One of the Family

Like Monica Dickens herself, the bulk of the people in One of the Family are descended from a popular Victorian author. If I need to explain which popular Victorian author Monica DICKENS descends from a) we have a problem b) you have never read my blog before or c) you are my husband Blacklight and he doesn’t pay attention to what I read because playing Minecraft is his secret job. Most of the late E.A. Morley’s descendants lead the average upper-class Edwardian life. They’re not titled but are comfortable and have solid jobs. One brother is more posh then the other, one sister is modern and free and the other emotionally tied to their mother even as a married adult.

At the center of this cozy little world is brother Leonard (works for a posh department store) and his family. Leonard and his delightful but vague wife Gwen have three children, eldest married son Austin, unmarried daughter Madge and beloved afterthought and all around scamp Dicky. Their ungainly niece Bella, regards their family and house as a sanctuary from her own posh and cold home. Now the tales of this cozy family in it’s own cozy little world are all well and good but happy families can be deadly dull, so enter mysterious stranger Toby Taylor.

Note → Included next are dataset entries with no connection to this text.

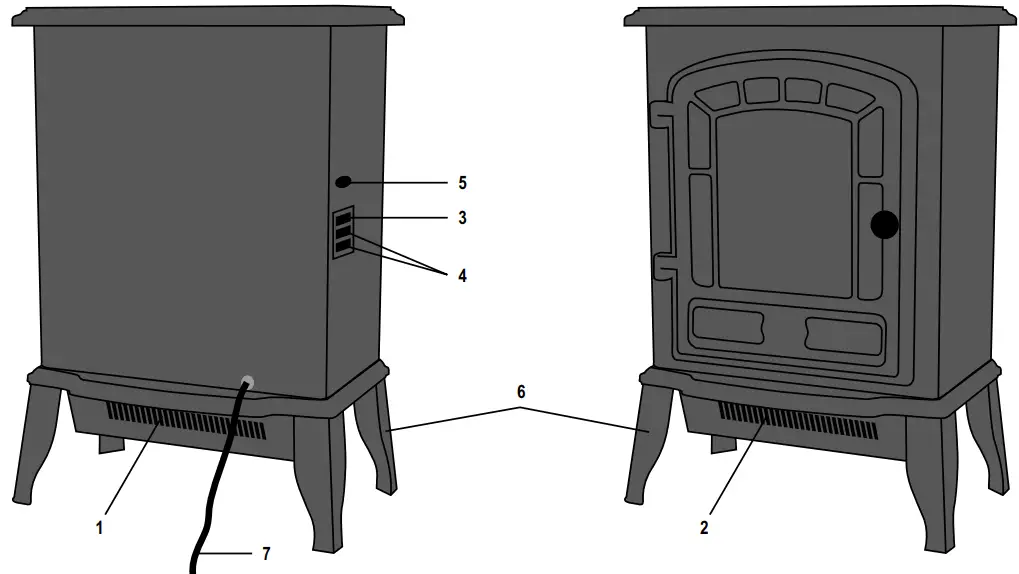 5
3
4
6
1
7
2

Now this is where my lizard brain starts working. And drawing literary conclusions that not might be then truly correct but please bear with me. As I read One of the Family, it’s cozy center family, the mysterious interloper who isn’t exactly who he seems, tragedy and joy Mr Interloper brings to our cozy family group against the background of a changing Edwardian world…how could I not be reminded of Howard’s End? Okay, so England in transition isn’t represented by the property Howard’s End. And the Morley clan isn’t the Schlegel clan. But we do have our Mr Interloper (Howard’s End Leonard Bast/One of the Family Toby Taylor) coming into the core family, causing happiness and longing and death and leaving behind an illegitimate child to a young mother who decides to go it alone. Bear with me a little more please? And the excellent film version of Howard’s End came out in 1992 and One of the Family was published in 1993.

Even if my slight deranged theory of possible inspiration from Howard’s End isn’t true and it’s just the fact there are limited plots and plot devices, One of the Family is still an good read. You have Leonard and his siblings adjusting to the changing world. Their daughters are exploring different roles then how their own mothers were raised. Madge, who the servants think is a lesbian, has cut her hair short and throws herself into settlement work and turns down the chance of marriage until late in the story. In fact, I really wish Madge had never married since marriage depletes her. Bella chafes against her parents rules and disappointments and when she turns up pregnant decides to keep her child and raise it openly to the shock of her family until she chooses a most unsuitable man over her child.

And then you have Toby Taylor. Failed doctor, would be healer, son substitute, confessor and seducer. He is Chaos, Death and Life all rolled up into one. Monica Dickens wisely doesn’t turn the entire narrative over to him. It’s much more compelling and interesting to have snippets of Toby, his relationship with an actress mistress, interactions with patients and visits to his ailing mother in a hospital. We know a little more about Toby then the Morley who encounter him in various facets but not the whole picture. Would Bella swoon as much over Toby if she knew the truth about encounters with his mistress and her cousin Sophie? Would Gwen and Leonard trust Toby with Dicky’s fate if they knew exactly how solid his medical credentials were?

it wasn’t until I finished the book and read the back flap of the dust jacket I realized One of the Family was Monica Dickens’ final novel. Until then I had been caught up in the story of an extended well to do family in Edwardian England. There’s something sad about reading an author’s last book or story. Sometimes you weep because that final work is only a ghost of what the author was capable of (Dominick Dunne’s Too Much Money) or they died too soon (Shirley Jackson’s Come Along With Me). Other times, you sit down with the last book, read it and are happy the author lived a long and productive life. Luckily Monica Dickens’ One of the Family falls in the last category.

Am I glad One of the Family is Monica Dickens last book? No. I would have loved to have more books from her. But life isn’t. And to end her career on a solid novel is a good thing, there’s no regrets or whys. And One of the Family should be one of your Monica Dickens reads.